Documentation
Text-To-Speech
Along with playing wav files, you can also use text-to-speech. There is currently two implementations for TTS:
- MicroSoft Azure Speech
- Google Cloud Text-to-Speech
Setup
Modify your voice.properties and add your Speech properties:
# Azure Text-To-Speech
tts.azure.subscriptionKey=PutYourSubscriptionKeyHere
tts.azure.region=PutYourRegionHere
tts.azure.voice=en-US-JennyNeural
# Or Google Text-To-Speech
tts.google.credentials.path=YourCredentialFileHere.json
tts.google.gender=Female
tts.google.languageCode=en-US
tts.google.name=
Alternatively, you can also add Speech properties this way:
// For Azure
var sipVoiceProperties = new SipVoiceProperties(loggerFactory)
{
TtsAzureSubscriptionKey = "",
TtsAzureRegion = ""
TtsAzureVoice = "en-US-JennyNeural"
};
// for Google
var sipVoiceProperties = new SipVoiceProperties(loggerFactory)
{
TtsGoogleCredentialsPath = "",
TtsGoogleGender = ""
TtsGoogleLanguageCode = ""
TtsGoogleName = ""
};
Next you need to instantiate your text-to-speech factory and inect it into the LineManager.
// set up azure TTS
var ttsFactory = new AzureTtsFactory(loggerFactory, sipVoiceProperties);
// or set up Google TTS
var ttsFactory = new GoogleTtsFactory(loggerFactory, sipVoiceProperties);
// Inject the tts factory into the line manager
using var lineManager = new LineManager(loggerFactory, sipVoiceProperties, sipPlugin, ttsFactory);
PlayTextToSpeech
This method will play the message as a wav stream.
var message = "Hello world.";
await line.PlayTextToSpeechAsync(message, cancellationToken);
Text-To-Speech Caching
TTS caching provides a mechanism for saving the generated audio to a WAV file.

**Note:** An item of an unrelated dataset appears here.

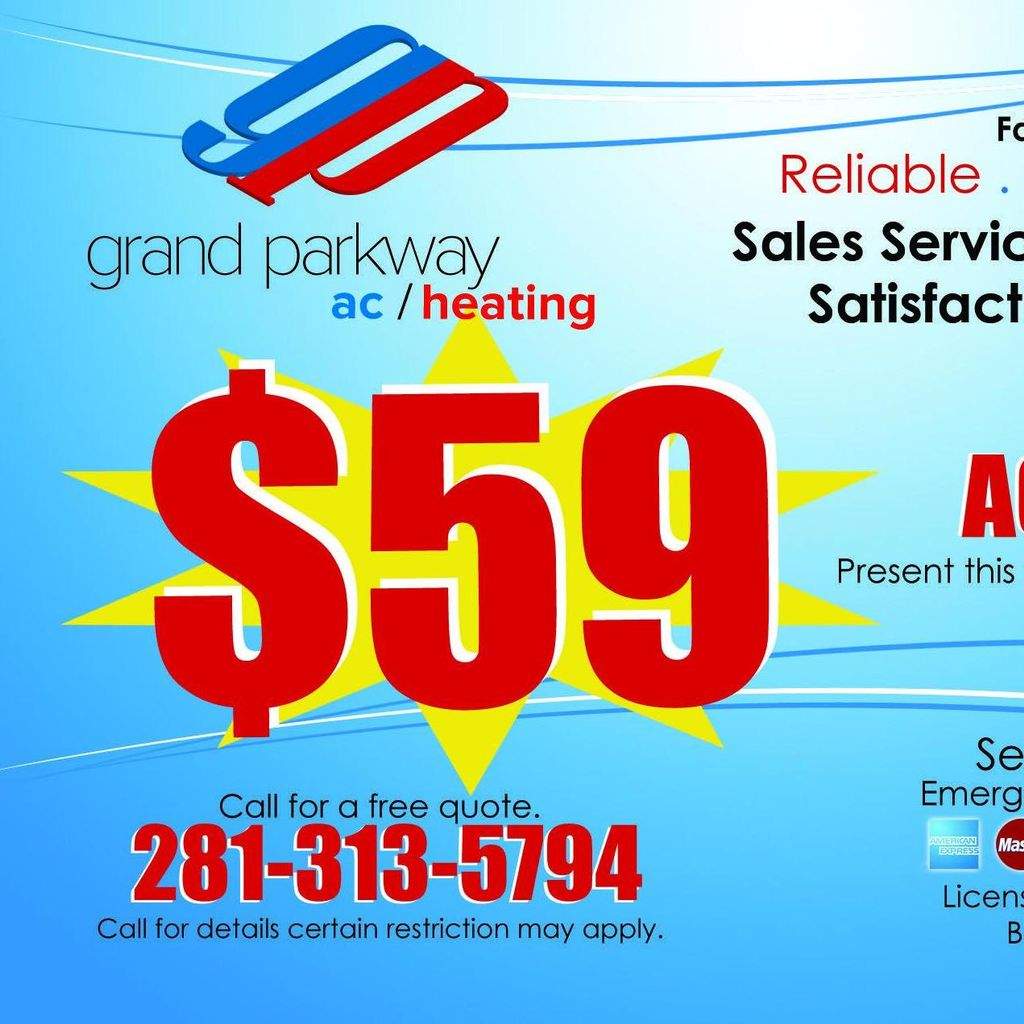 Grand Parkway AC and Heating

TTS generation can be costly and caching provides a way to limit the TTS generation. If the WAV file exists and the text hasn't changed, no TTS generation will happen. Instead, the WAV file will be used.
The difference between using PlayFile vs PlayTextToSpeech with ITextToSpeechCache:
- PlayFile will generate a WAV and use the filename to play the WAV file. This version supports older Dialogic plugins. ITextToSpeechCache objects must have a WAV file name defined because PlayFile requires one.
- PlayTextToSpeech will still generate the WAV file for caching purposes but will pass the WAV stream to the PlayWavStream method. PlayWavStream is only support with the SipSorcery plugin. ITextToSpeechCache objects do NOT need a WAV file name defined but you will not be partaking in the Caching part.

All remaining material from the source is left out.